Dataset excerpt
· · · · · · ·

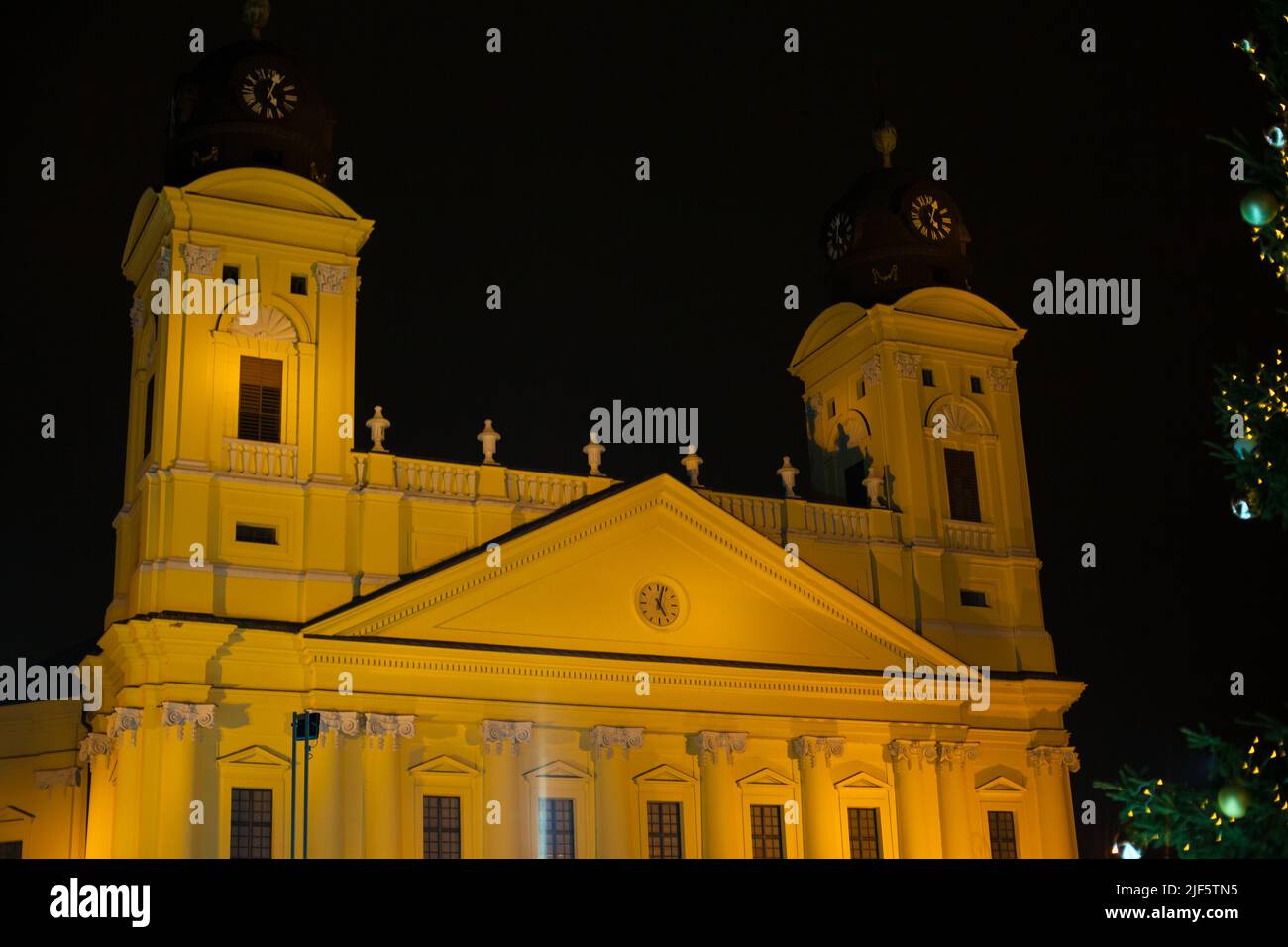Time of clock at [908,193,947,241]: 5:04
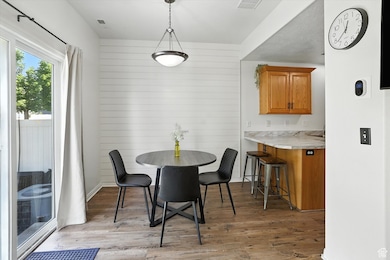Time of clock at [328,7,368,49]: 12:37
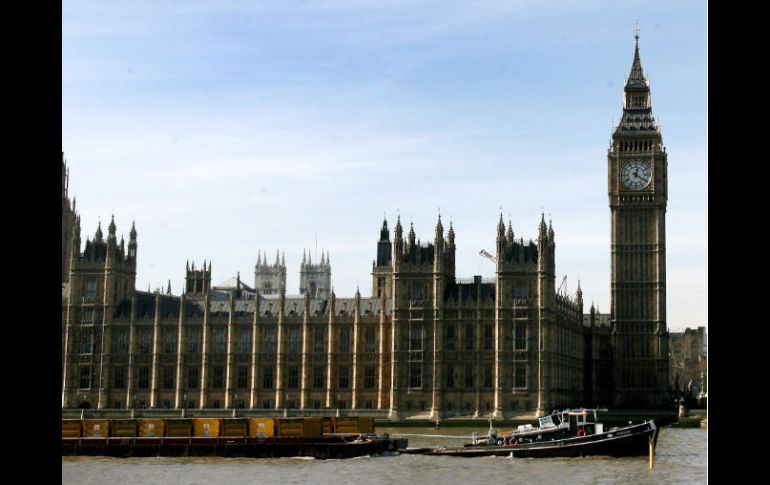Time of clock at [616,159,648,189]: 12:20
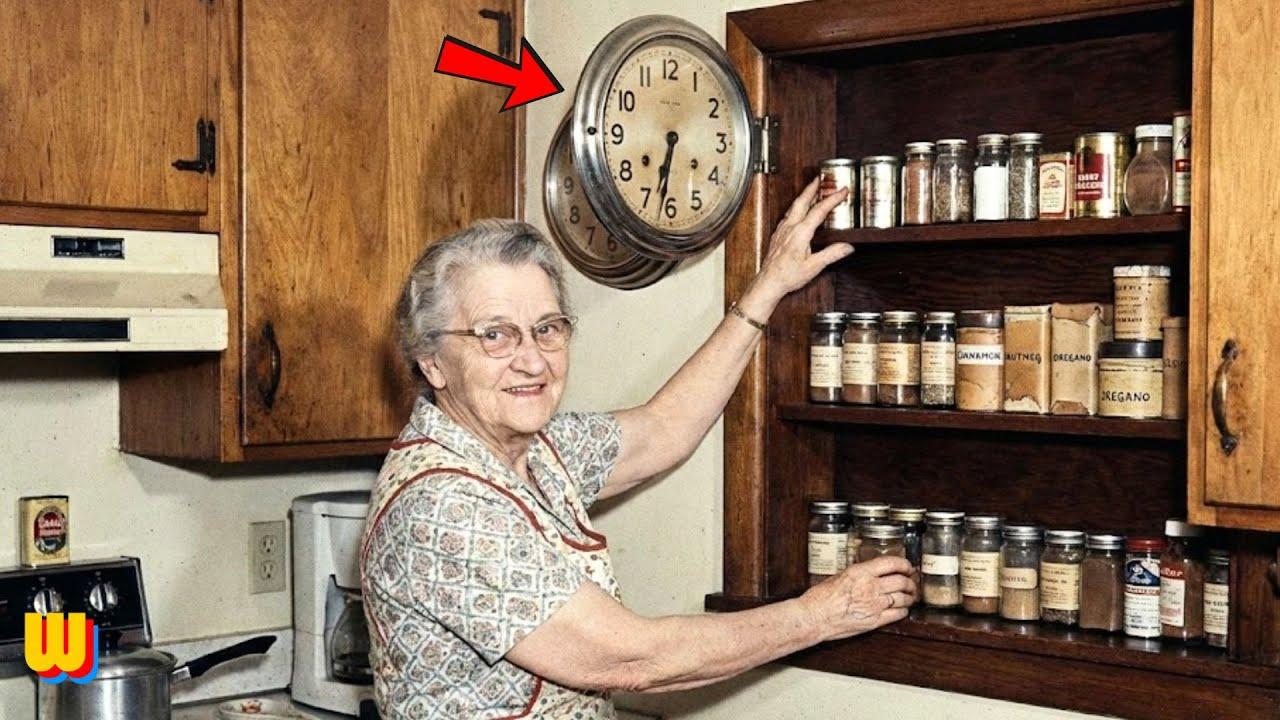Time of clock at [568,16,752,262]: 6:32
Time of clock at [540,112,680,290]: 6:32
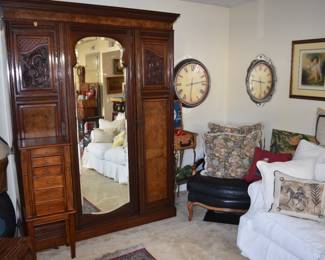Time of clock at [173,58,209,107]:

· · · · · · ·

Instructions to follow
Convert every one of the entries above into a numbered list, skipping any blank lines and omitting the pictures.

Reply to the exercise
1. Time of clock at [908,193,947,241]: 5:04
2. Time of clock at [328,7,368,49]: 12:37
3. Time of clock at [616,159,648,189]: 12:20
4. Time of clock at [568,16,752,262]: 6:32
5. Time of clock at [540,112,680,290]: 6:32
6. Time of clock at [173,58,209,107]:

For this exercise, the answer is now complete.